Electromyography (EMG). If your doctor suspects the cause of your neck pain to be a pinched nerve (cervical radiculopathy), you might have to undergo an electromyogram. This test allows your doctor to check whether specific nerves are functioning properly by measuring the electrical activity produced by the skeletal muscles.
Blood tests. Blood tests can sometimes help pick up signs of inflammatory or infectious conditions that might be causing your neck pain.
How is neck pain treated?
Most cases of mild to moderate neck pain usually respond well to self-care within 2 – 3 weeks.
To relieve neck pain, you can first try resting or cutting down on activity, as well as the following self-care measures:
Over-the-counter pain medication. Painkillers such as ibuprofen, paracetamol and acetaminophen may help relieve neck pain.
Hot and cold treatments. Applying an ice pack several times a day, for up to 20 minutes each time, can help reduce inflammation. This can be alternated with heat treatment, such as taking a warm shower or using a heating pad on the low setting.
Stretching exercises. Try performing gentle stretching exercises. Your doctor or a physiotherapist can instruct you in the proper technique.
If your neck pain persists, your doctor may recommend treatments such as:
Prescription pain medication. Your doctor may prescribe strong pain medicine, nerve stabilisers and muscle relaxants. Strong pain medications are also anti-inflammatory, which helps reduce inflammation of the joints, muscles and nerves.
Physiotherapy. A physiotherapist can help you alleviate neck pain through correct posture, stretching, spinal alignment and neck-strengthening exercises. They may also use heat or ice packs, and electrical stimulation to ease your pain.
Transcutaneous electrical nerve stimulation (TENS). TENS uses a low-level electrical current applied to the skin close to the nerves to disrupt the pain signal.
Traction. Your physiotherapist may use ropes, pulleys, and weights to gently stretch your neck. This may provide some relief for muscle spasms.
Neck collar. Short-term use of a soft cervical collar (for less than 3 hours at a time or no more than 2 weeks) may help take the pressure off your neck.
Steroid injections. Your doctor may inject corticosteroids or numbing medications (such as lidocaine) near the nerve roots to temporarily relieve pain and inflammation.

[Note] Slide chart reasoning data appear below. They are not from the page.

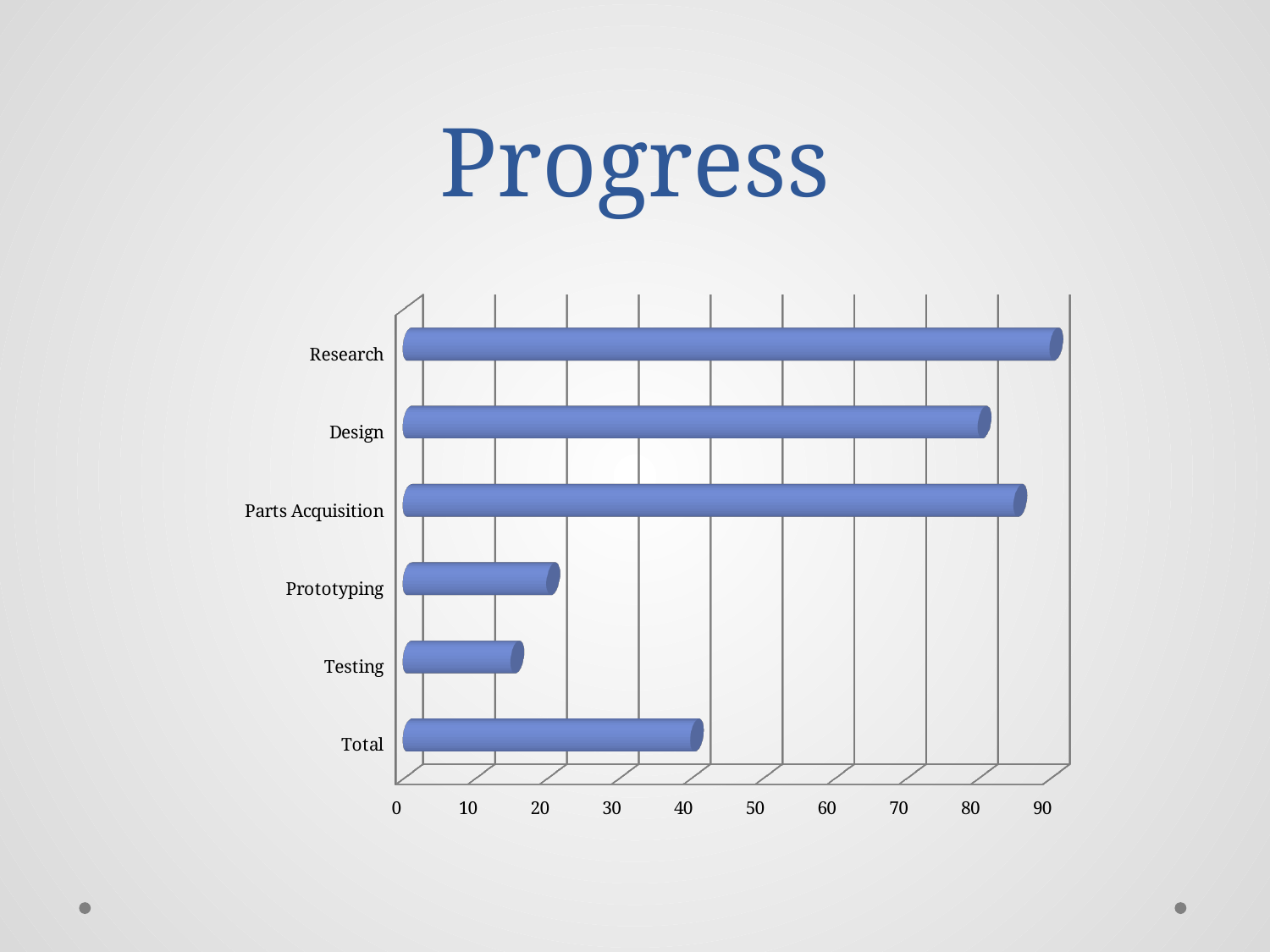
Is the value for Prototyping greater or less than 30? less Is the value for Total greater or less than 50? less What is the title of the slide containing the chart? Progress Is the value for Testing greater or less than 20? less Which category has the longest bar? Research Which category has the shortest bar? Testing Which is larger, the value for Design or the value for Parts Acquisition? Parts Acquisition What kind of chart is shown on the slide? bar chart How many categories are plotted in the chart? 6 Which is larger, the value for Prototyping or the value for Testing? Prototyping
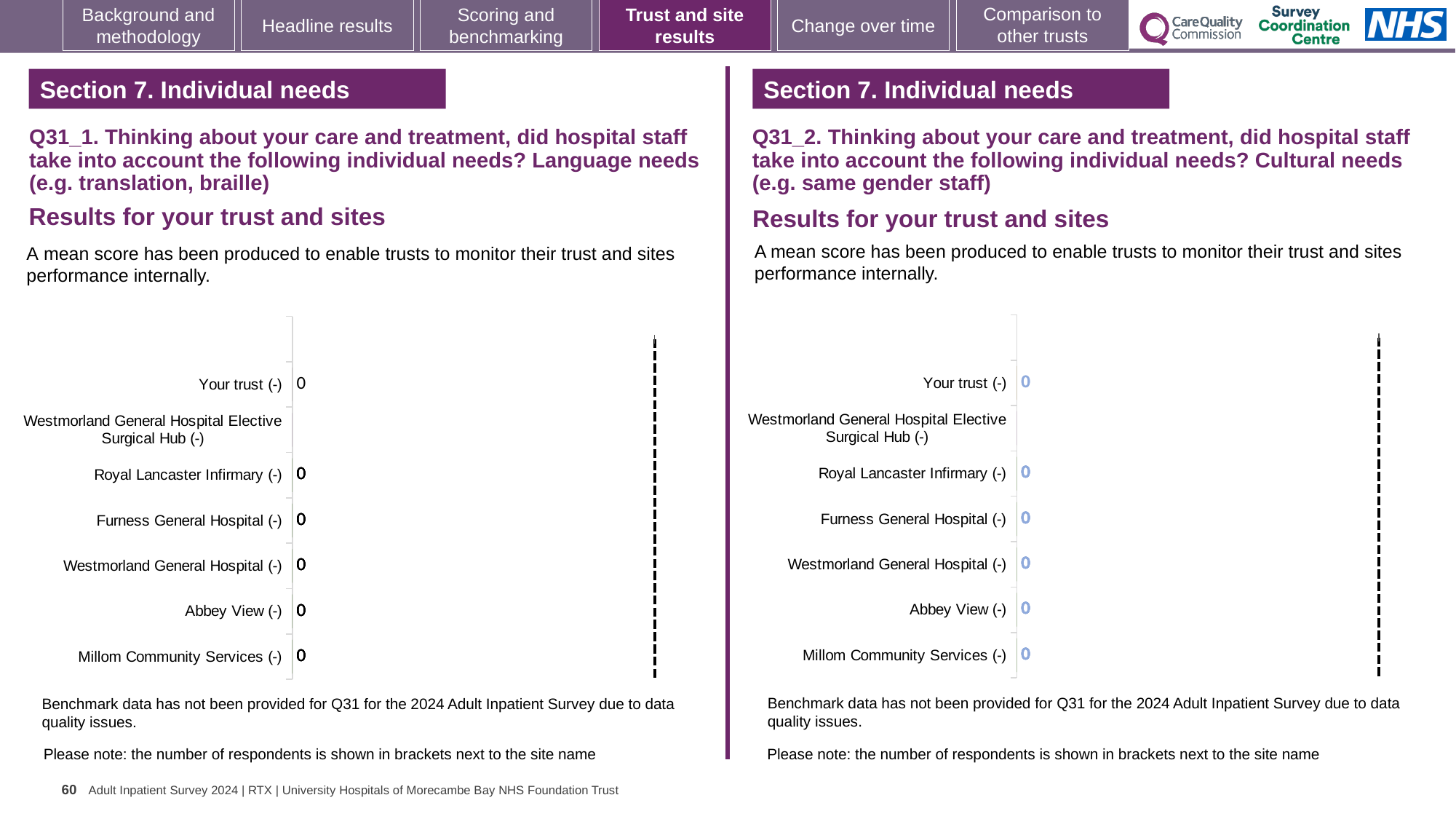
How many categories are listed on the y axis of the right chart (Q31_2, Cultural needs)? 7 In the right chart (Q31_2, Cultural needs), what value is shown for Furness General Hospital? 0 In the right chart (Q31_2, Cultural needs), which category has no data label shown? Westmorland General Hospital Elective Surgical Hub (-) In the left chart (Q31_1, Language needs), what is the difference between the values for Your trust and Furness General Hospital? 0 In the right chart (Q31_2, Cultural needs), what value is shown for Westmorland General Hospital? 0 What kind of chart is the left chart (Q31_1, Language needs)? Bar chart How many categories are listed on the y axis of the left chart (Q31_1, Language needs)? 7 In the left chart (Q31_1, Language needs), what value is shown for Abbey View? 0 In the left chart (Q31_1, Language needs), what value is shown for Your trust? 0 In the left chart (Q31_1, Language needs), what value is shown for Royal Lancaster Infirmary? 0 In the right chart (Q31_2, Cultural needs), what value is shown for Millom Community Services? 0 In the left chart (Q31_1, Language needs), what is the first category listed at the top of the y axis? Your trust (-)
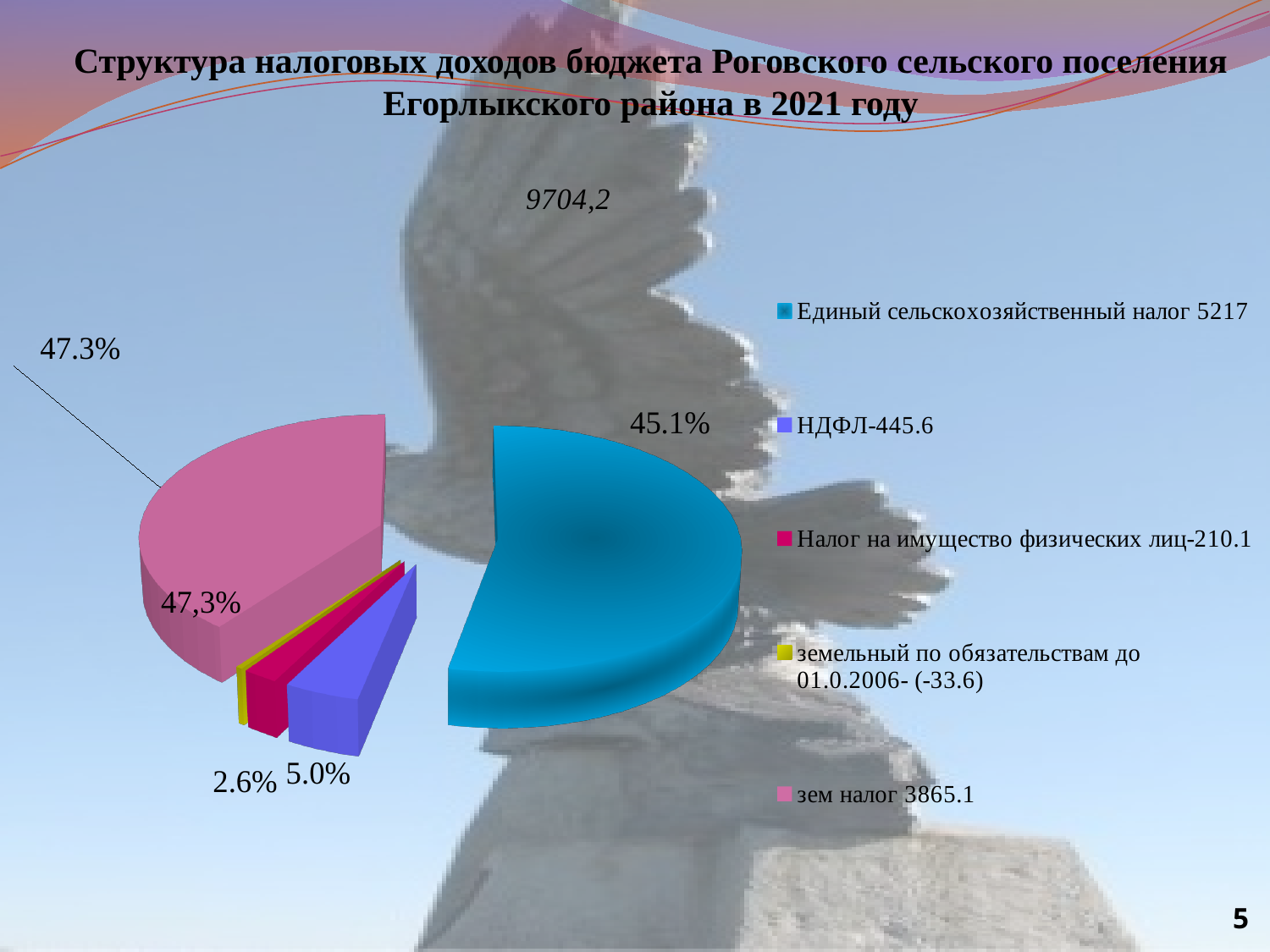
What is the difference in percentage points between the "зем налог" share (47.3%) and the "Единый сельскохозяйственный налог" share (45.1%)? 2.2 What value is given in the legend for "зем налог"? 3865.1 What share of the pie does "зем налог" have? 47.3% What share of the pie does "Налог на имущество физических лиц" have? 2.6% What value is given in the legend for "Единый сельскохозяйственный налог"? 5217 What share of the pie does "НДФЛ" have? 5.0% What colour is the slice for "Единый сельскохозяйственный налог"? blue What kind of chart is shown on the slide? pie chart How many entries does the legend of the pie chart list? 5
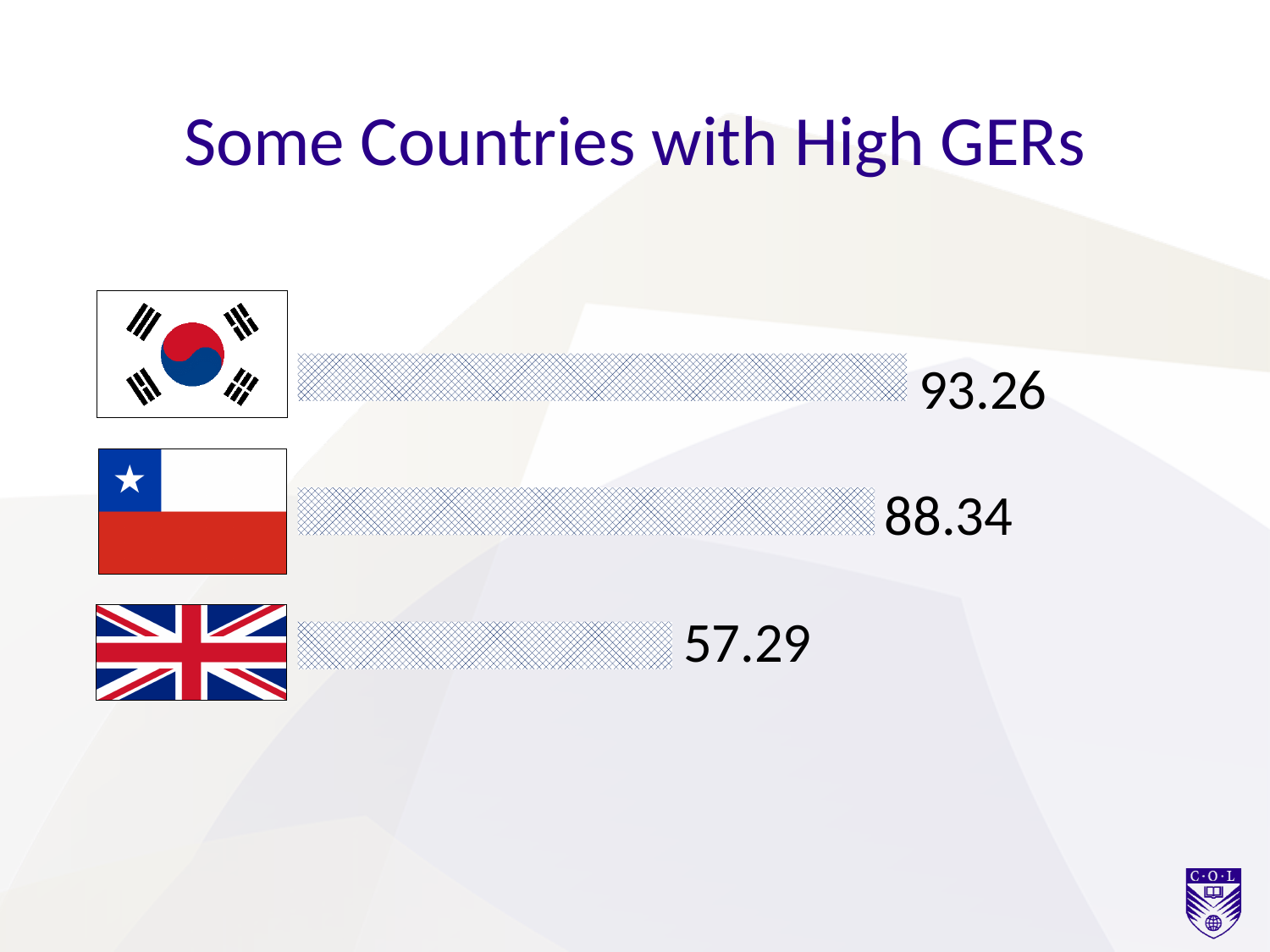
What is the difference between the values for South Korea and Chile? 4.92 Which country has the highest value on the chart? South Korea What value is shown for the bottom bar (United Kingdom flag)? 57.29 Which country has the lowest value on the chart? United Kingdom What value is shown for the top bar (South Korea flag)? 93.26 What kind of chart is shown on the slide? Bar chart What is the difference between the values for Chile and the United Kingdom? 31.05 Which is larger, the value for Chile or the value for the United Kingdom? Chile How are the categories labelled on the chart? With national flags What value is shown for the middle bar (Chile flag)? 88.34 What is the title of the slide? Some Countries with High GERs How many countries are shown on the chart? 3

Surgery. For some patients, surgery to relieve pressure on the nerve root or spinal cord compression may be needed when other treatments do not work.
Talk to your doctor if you are interested in trying alternative treatments for your neck pain. Your doctor will discuss the benefits and risks with you. Such treatments may include:
Acupuncture. Acupuncture is a traditional Chinese medicine treatment that uses thin needles inserted into various points on your body. Some studies have found that acupuncture may be helpful in relieving pain. To see results, you may require several acupuncture sessions.
Chiropractic. Chiropractic treatment is performed by applying a controlled, abrupt force to a joint. This treatment can provide short-term pain relief.
Massage. Massage therapy has not been shown to relieve neck pain. However, it may provide you relief when combined with your doctor's recommended treatments.